--- Work item ---
Could you set down the records below exactly as they are, with no pictures?

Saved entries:
━━━━━━━━━━━━━━━━━━━━

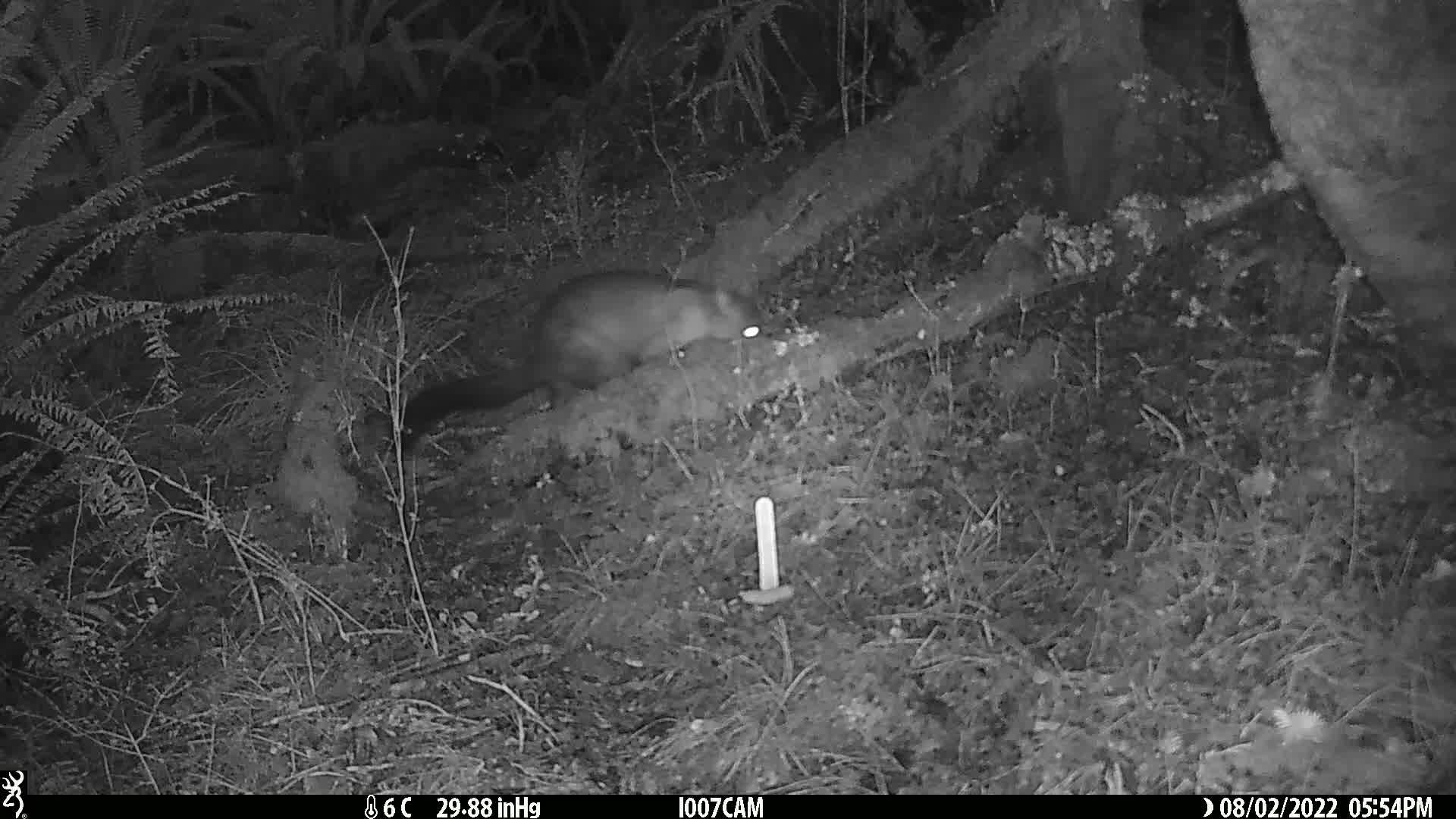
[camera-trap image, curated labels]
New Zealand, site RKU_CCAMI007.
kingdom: Animalia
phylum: Chordata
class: Mammalia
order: Diprotodontia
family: Phalangeridae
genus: Trichosurus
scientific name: Trichosurus vulpecula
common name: common brushtail possum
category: possum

━━━━━━━━━━━━━━━━━━━━

--- Answer box ---
[camera-trap image, curated labels]
New Zealand, site RKU_CCAMI007.
kingdom: Animalia
phylum: Chordata
class: Mammalia
order: Diprotodontia
family: Phalangeridae
genus: Trichosurus
scientific name: Trichosurus vulpecula
common name: common brushtail possum
category: possum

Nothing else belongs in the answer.